Fantasist’s Scroll

Fun, Fiction and Strange Things from the Desk of the Fantasist.

3/9/2004

About Growing Up

Filed under: — Posted by the Fantasist during the Hour of the Rat which is in the wee hours.
The moon is a First Quarter Moon

It’s about time I did!

I was on a web BBS for role-playing game development this past week, arguing with someone again, of course, mainly about what seemed to be a willful misinterpretation of a semantic point. But, I got really, really upset by it. As my Dad would say, it “punched my buttons”. Boy, howdy! Frankly, that disturbed me. Why should what some faceless, nameless person think about my point bother me? What did I have to prove? Who was I trying to impress?
Well, I don’t know. However, what struck me about all that was how childish it all was. Not just the whole arguement, because it got rolling, I felt, as a result of someone else trying to impress everyone with their credentials, but specifically my reaction to it. I was rather like a child throwing a tantrum. And, that’s really sad. So, I’m going to stay away from BBSs for a bit. At least until I can get a handle on whatever that all was for me. Maybe that’s a sign that I’m growing up a bit. (About time! After 35 years, you’d think I’d have grown up already!)
So, with one last parting shot, I’ll quote the Bible:
“When I was a child, I spake as a child, I understood as a child, I thought as a child: but when I became a man, I put away childish things. ”
Corinthians 13:11

11/29/2003

Automation in Conlanging

Filed under: — Posted by the Fantasist during the Hour of the Rat which is in the wee hours.
The moon is a First Quarter Moon

I see a disturbing trend…

I spent a little too much quality time on a conlang BBS this week. Well, it’s not a real BBS, but it’s one of those new-fangled, PHP-based web-BBS things. I hate them. I much, much prefer the old-fashioned e-mail list or newsgroup.
Anyway, I got all wrapped up in a discussion about the virtues, or lack thereof, in automated word generators. It started with someone reccomending my old generator, which is really based on code from Chris Pound. Well, someone complained that it would be nice to be able to specify the phonology of the words to be generated. So I worked for several months at PERL and finally coded up my Conlang Wordmaker, which will look really familiar to people who have used Langmaker. Well, when I posted that, it sparked a number of things, but one person made the comment that they “damn well would never use a word generator” to make their conlang. Well, that sort of irritated me. And, when I get irritated before my morning coffee, I tend to type rather sharp replies.

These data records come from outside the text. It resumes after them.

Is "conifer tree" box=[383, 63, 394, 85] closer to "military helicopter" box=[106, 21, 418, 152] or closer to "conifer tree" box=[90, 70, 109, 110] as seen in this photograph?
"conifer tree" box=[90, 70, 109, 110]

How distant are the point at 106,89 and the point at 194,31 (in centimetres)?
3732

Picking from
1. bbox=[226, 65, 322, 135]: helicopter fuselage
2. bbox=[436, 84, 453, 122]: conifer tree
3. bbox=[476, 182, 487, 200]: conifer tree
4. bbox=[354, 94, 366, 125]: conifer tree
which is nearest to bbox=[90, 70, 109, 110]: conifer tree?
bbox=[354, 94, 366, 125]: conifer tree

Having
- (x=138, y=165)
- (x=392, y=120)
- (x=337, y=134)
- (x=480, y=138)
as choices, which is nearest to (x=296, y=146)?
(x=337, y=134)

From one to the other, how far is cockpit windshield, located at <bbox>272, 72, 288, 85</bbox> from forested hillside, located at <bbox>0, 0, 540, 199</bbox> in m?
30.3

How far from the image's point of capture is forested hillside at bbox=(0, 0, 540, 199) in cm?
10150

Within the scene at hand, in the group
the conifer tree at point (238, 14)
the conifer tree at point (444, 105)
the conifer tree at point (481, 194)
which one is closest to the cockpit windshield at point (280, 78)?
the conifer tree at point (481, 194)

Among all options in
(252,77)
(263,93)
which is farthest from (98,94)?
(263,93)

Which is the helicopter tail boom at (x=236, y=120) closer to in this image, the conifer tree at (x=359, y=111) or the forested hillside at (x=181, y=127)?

But, sharp replies aside, what’s wrong with using a word generator? I mean, a piece of beautiful furnature that was assembled with power tools isn’t any less beautiful, is it? Is something done by hand, in the slowest, hardest way possible, inherently more worthy of praise? I don’t think so, but apparently quite a few conlangers do seem to think so. And, as I’ve poked around the web, it seems to be a sentiment that conlang people in general have taken to be a Universal Truth. But, why?

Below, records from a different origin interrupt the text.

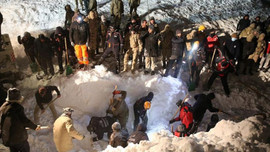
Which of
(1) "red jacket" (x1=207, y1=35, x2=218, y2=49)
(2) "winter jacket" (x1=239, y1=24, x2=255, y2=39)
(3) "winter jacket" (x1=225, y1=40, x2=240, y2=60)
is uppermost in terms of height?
(2) "winter jacket" (x1=239, y1=24, x2=255, y2=39)

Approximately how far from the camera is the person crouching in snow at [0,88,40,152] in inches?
182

I think it’s because so many of them are, or were, linguists or linguistics students. Academia is anchored to a rigid system of learning that tends to insist people follow certain patterns. I have a college degree, but most of what I know that I truly prize, I learned on my own far, far away from a classroom. I think far outside the box that academia tends to force scholarship into. For instance, in learning things like PERL, I learned that whichever way works, is a good enough way. Sure, there may be other ways, but if it works, it’s good enough way. So, too, in my “day job”. I manage servers in a corporate envrionment, so I often don’t have time to find the “best” way. I have to make it work, usually on a budget, quickly. I apply that maxim everywhere in my life.
So, how does that relate to conlanging? Well, I’m not really too hung up on phonology or morphology. I don’t care to spend hours upon hours making a rigid, highly technical scheme of phonology and morphology. It matters more to me how the language sounds. If I’m looking for something that sounds a little bit like Cantonese as spoken by a Polyneasean, what difference does it make how the words are formed? All that matters is that I get my end result, a conlang that sounds right.

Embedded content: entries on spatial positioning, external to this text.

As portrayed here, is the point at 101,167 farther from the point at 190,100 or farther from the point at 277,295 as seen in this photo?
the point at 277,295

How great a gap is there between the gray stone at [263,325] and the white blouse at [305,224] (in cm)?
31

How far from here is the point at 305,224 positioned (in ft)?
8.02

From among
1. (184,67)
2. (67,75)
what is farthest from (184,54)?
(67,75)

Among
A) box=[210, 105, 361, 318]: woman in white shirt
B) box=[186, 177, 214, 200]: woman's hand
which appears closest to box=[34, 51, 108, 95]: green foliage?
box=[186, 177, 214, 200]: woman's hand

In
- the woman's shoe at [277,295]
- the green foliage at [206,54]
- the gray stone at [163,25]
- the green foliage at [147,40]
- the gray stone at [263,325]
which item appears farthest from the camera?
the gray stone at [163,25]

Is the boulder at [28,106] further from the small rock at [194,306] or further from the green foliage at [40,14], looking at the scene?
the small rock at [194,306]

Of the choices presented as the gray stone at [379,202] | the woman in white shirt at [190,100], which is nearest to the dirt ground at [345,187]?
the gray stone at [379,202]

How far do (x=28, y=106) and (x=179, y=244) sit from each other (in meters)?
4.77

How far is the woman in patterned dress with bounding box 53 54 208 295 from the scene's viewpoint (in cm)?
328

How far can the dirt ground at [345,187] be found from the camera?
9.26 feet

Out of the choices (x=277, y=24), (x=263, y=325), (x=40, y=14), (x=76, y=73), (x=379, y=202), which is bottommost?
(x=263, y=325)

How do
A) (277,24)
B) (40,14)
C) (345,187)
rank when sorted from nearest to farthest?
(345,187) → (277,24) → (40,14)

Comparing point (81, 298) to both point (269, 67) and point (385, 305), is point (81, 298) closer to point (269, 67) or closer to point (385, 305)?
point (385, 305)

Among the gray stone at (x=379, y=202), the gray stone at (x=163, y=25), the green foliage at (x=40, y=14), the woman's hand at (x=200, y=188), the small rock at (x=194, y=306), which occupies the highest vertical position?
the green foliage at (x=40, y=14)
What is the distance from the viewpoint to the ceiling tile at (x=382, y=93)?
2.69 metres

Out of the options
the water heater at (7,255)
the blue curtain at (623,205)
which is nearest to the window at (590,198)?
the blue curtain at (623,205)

I’m not in favor of form over function. I never have been. For most things, I’d rather it get done quick and dirty than never get done at all. So, I’m in favor of using whatever tools get the job done for a conlang. I don’t care if you steal words from a natural language and “mutate” them into a new conlang. Do whatever it takes to make a language that adds that realism to your fiction! What matters isn’t the process, but the art that you create!